Input records —
....................
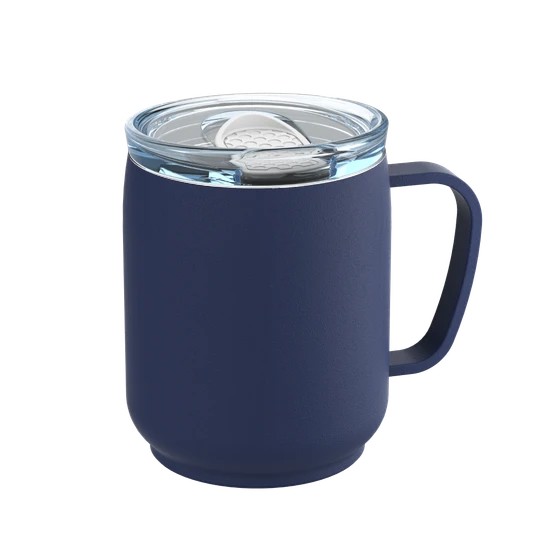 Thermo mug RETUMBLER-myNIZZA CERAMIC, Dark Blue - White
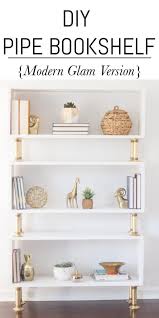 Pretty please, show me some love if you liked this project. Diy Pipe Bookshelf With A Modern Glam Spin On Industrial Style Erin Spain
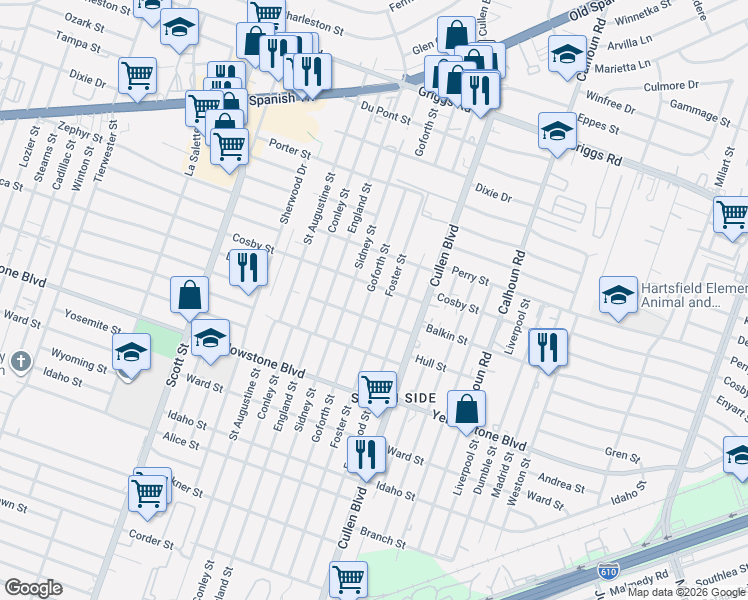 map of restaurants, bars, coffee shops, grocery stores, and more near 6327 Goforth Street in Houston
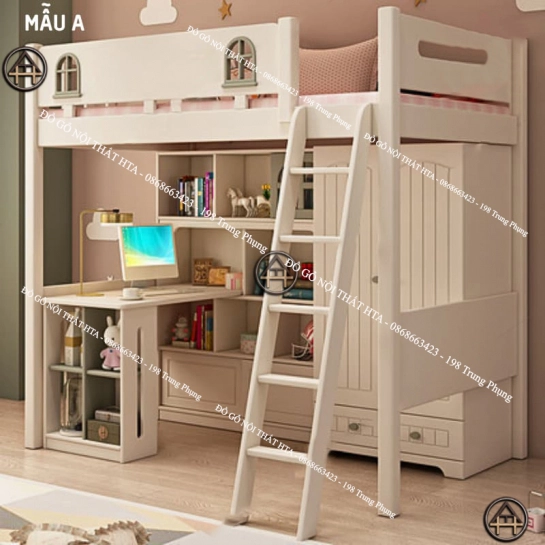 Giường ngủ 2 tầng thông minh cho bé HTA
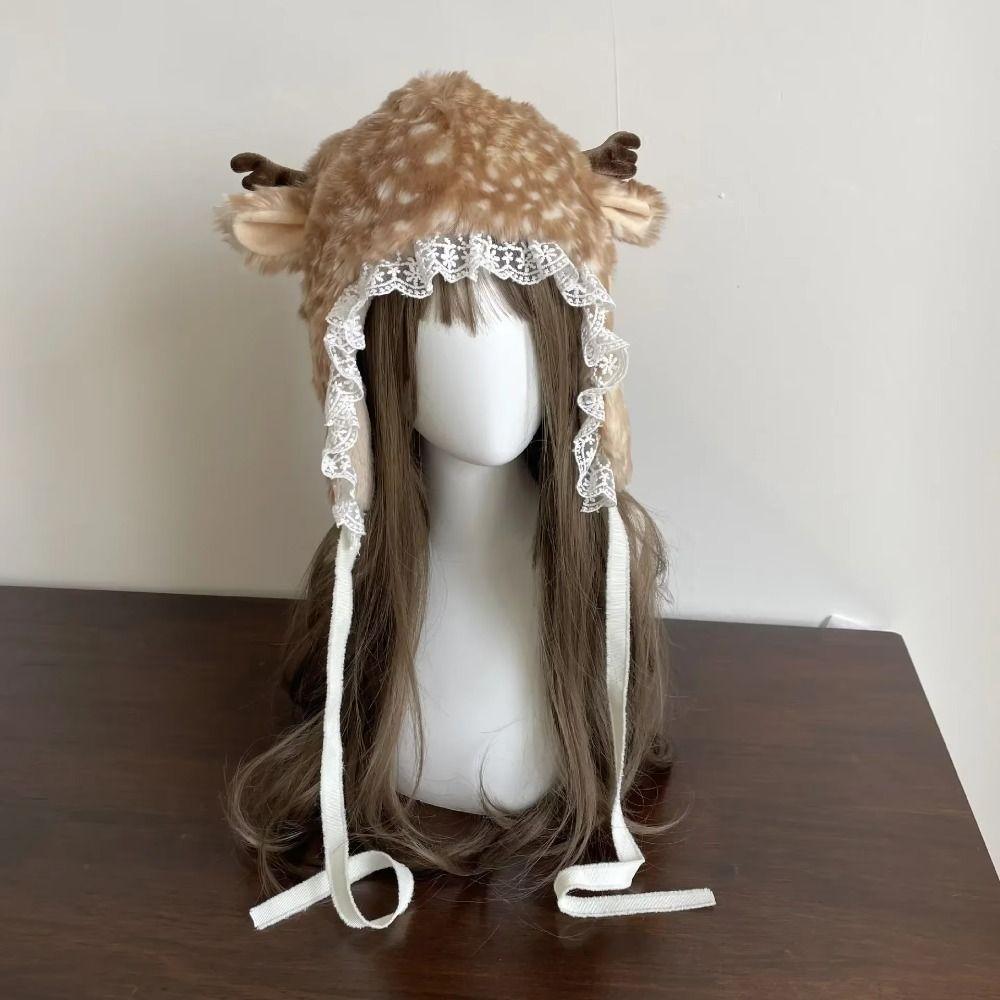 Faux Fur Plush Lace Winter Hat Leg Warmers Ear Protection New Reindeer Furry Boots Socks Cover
....................
Problem details —
Omit the pictures, then extract verbatim only those lines that fall between the line containing "Giường ngủ 2 tầng thông minh cho bé HTA" and the final line of the records above, both included.

Response to this exercise —
 Giường ngủ 2 tầng thông minh cho bé HTA
 Faux Fur Plush Lace Winter Hat Leg Warmers Ear Protection New Reindeer Furry Boots Socks Cover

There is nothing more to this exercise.